W tym roku w pomieszczeniu gospodarczym za moim domem okociła się kotka. Taka najbardziej "udomowiona". W planach miałam sterylizacje kotki zaraz po tym jak skończy karmić maluchy. Niestety stało się inaczej... Kotka zginęła, ja zostałam sama z tym przychówkiem. Zaczęłam intensywne karmienie maluszków. Na chwile obecną są to rozbrykane około 12 tygodniowe koteczki z pełnymi brzuszkami i wyrazem zadowolenia na pyszczyskach

- kocurek burasek - najbardziej zadziorny, zabawowy, ale jednocześnie najbardziej lgnący do pieszczot
- dwie koteczki czarnulki - dostojne młode damy, jedna ma jaśniejszą (ale nie białą) krawatkę.
Koteczki są przecudne, mają wspaniałe ogonko-antenki

Sytuacja finansowa nie pozwala mi na zatrzymanie maluszków.
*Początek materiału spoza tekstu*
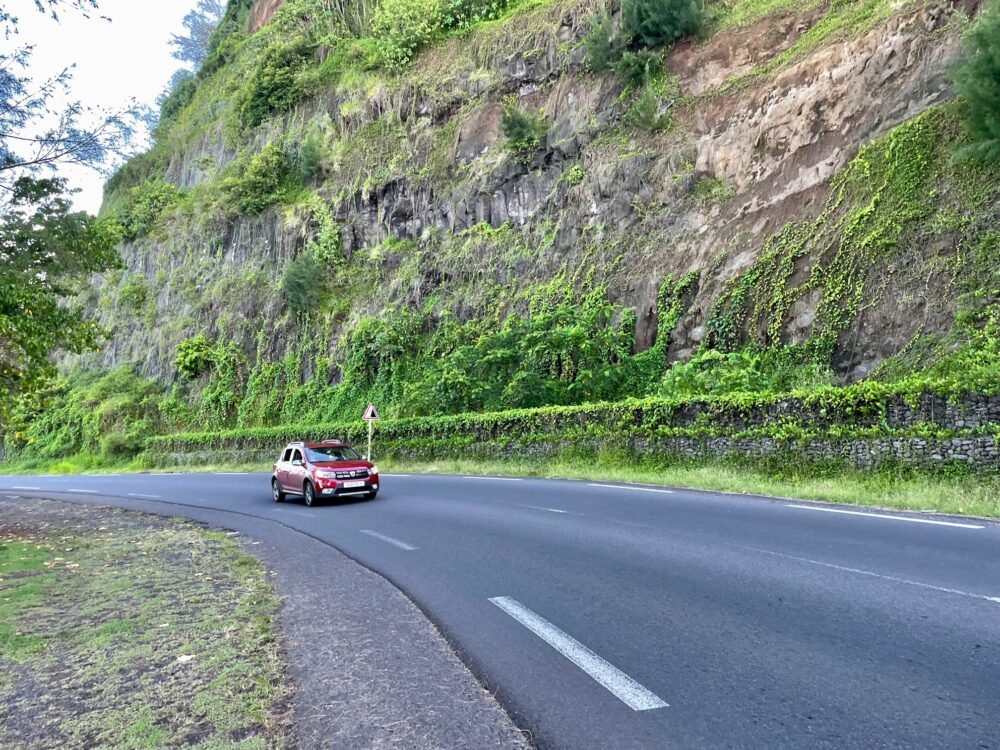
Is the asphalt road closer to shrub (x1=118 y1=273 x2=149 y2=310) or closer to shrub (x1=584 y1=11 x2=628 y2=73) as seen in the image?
shrub (x1=584 y1=11 x2=628 y2=73)

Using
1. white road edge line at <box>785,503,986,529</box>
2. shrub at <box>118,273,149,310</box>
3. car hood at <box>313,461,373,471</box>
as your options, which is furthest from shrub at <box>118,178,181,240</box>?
white road edge line at <box>785,503,986,529</box>

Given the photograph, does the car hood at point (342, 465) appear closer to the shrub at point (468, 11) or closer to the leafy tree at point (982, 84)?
the leafy tree at point (982, 84)

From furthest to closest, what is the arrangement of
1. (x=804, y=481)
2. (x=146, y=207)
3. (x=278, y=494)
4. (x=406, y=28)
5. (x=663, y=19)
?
(x=146, y=207) → (x=406, y=28) → (x=663, y=19) → (x=278, y=494) → (x=804, y=481)

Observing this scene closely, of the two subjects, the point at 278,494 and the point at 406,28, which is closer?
the point at 278,494

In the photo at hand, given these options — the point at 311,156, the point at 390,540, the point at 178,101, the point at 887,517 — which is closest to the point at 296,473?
the point at 390,540

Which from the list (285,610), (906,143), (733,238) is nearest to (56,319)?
(285,610)

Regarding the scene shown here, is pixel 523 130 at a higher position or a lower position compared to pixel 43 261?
higher

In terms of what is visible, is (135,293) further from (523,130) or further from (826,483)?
(826,483)

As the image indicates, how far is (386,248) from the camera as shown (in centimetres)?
3931

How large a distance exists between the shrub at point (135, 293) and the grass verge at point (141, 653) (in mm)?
52769

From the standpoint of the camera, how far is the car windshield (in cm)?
1675

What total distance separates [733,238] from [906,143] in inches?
220

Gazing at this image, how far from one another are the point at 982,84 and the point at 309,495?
19021mm

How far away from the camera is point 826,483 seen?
12.8 meters
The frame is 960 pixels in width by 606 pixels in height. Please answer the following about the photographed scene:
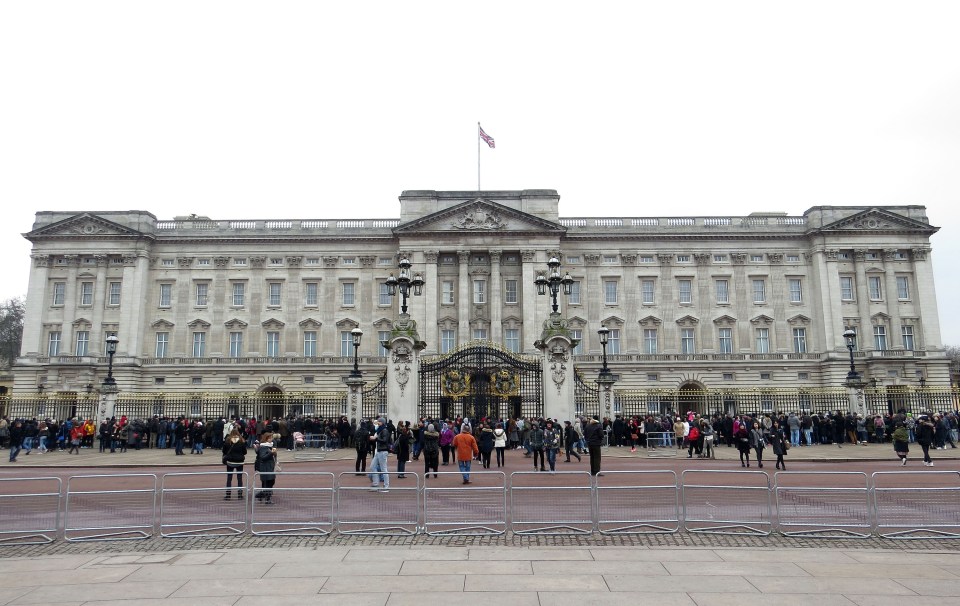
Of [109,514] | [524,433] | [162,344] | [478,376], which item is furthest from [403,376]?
[162,344]

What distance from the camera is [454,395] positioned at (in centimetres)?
2964

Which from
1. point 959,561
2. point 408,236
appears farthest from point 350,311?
point 959,561

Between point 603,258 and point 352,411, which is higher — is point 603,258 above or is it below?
above

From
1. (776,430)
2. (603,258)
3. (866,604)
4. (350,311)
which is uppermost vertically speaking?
(603,258)

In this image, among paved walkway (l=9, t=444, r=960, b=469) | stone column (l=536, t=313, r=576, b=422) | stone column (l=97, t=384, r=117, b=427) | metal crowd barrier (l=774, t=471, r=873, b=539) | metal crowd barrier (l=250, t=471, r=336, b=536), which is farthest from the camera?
stone column (l=97, t=384, r=117, b=427)

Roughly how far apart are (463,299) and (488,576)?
4849 cm

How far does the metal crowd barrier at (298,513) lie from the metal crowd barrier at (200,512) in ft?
1.17

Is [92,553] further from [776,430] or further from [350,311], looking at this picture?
[350,311]

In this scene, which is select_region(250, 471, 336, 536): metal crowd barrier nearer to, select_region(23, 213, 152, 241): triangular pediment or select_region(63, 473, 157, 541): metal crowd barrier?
select_region(63, 473, 157, 541): metal crowd barrier

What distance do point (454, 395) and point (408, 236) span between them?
99.2ft

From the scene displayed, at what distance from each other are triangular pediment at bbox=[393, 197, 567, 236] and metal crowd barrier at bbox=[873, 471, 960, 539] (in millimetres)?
46514

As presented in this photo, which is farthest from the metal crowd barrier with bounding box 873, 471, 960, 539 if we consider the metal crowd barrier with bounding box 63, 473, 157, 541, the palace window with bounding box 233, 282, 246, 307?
the palace window with bounding box 233, 282, 246, 307

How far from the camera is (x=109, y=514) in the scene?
11578 mm

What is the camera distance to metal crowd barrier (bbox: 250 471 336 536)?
448 inches
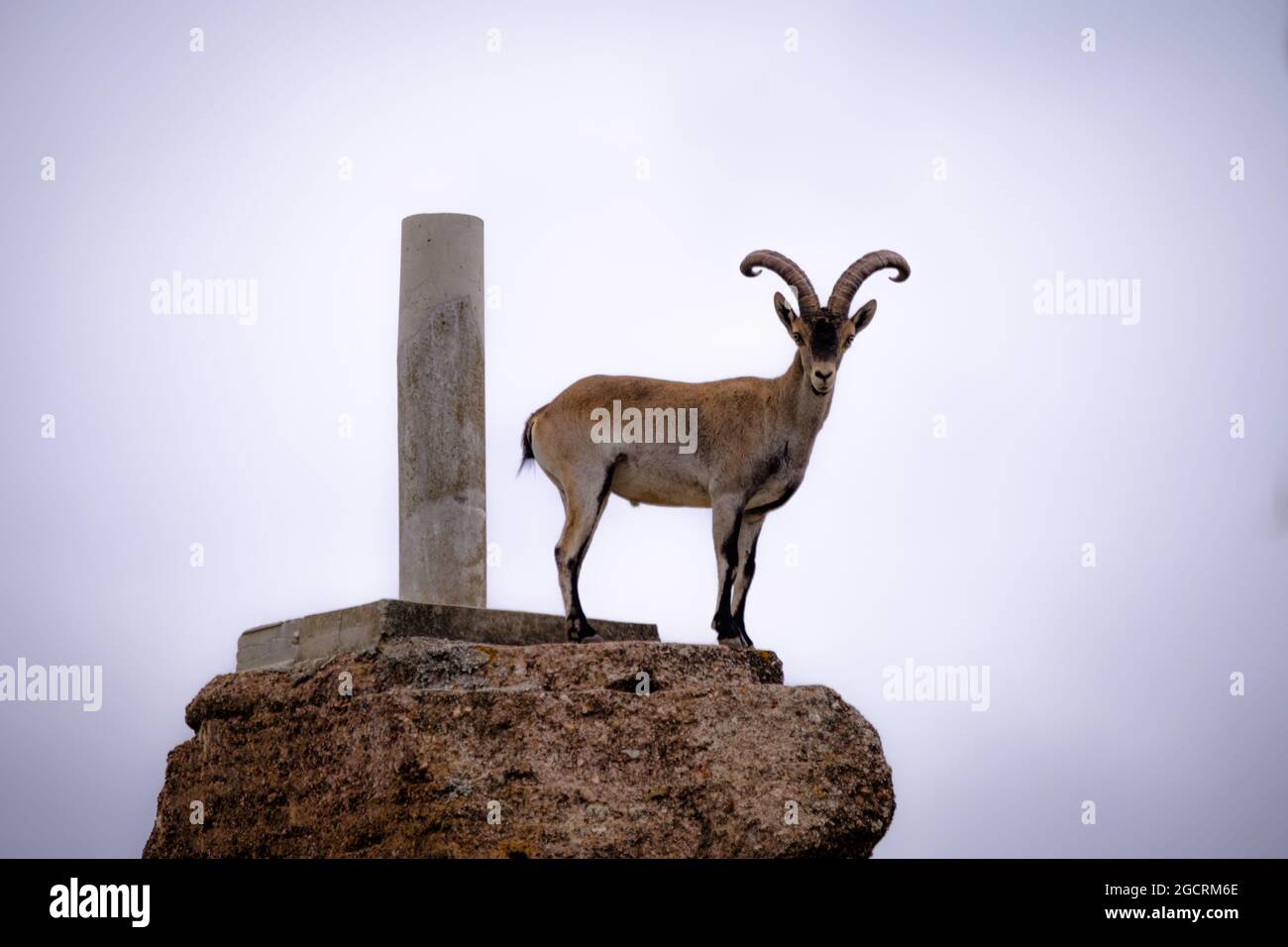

Bardzo chciałabym, żeby znalazły dobre domki i kogos kto je pokocha tak jak ja. Proszę, dajcie im szansę na lepsze zycie.
Nie wyłapuję "swoich" dzikich kotów, bo byłoby to bezsensowne działanie. Ale te maluchy dzikie nie są, przecież wykarmił je człowiek. Wiem, że pozostawienie ich samym sobie to byłaby dla nich wielka krzywda, a ja nie mogłabym tego zrobić...
Moje gg: 4039923. Jest na tym forum osób, które mnie znają, więc mogą poświadzcyc jaką jestem osobą... Beata, Justyś, Krysia... Pomozecie?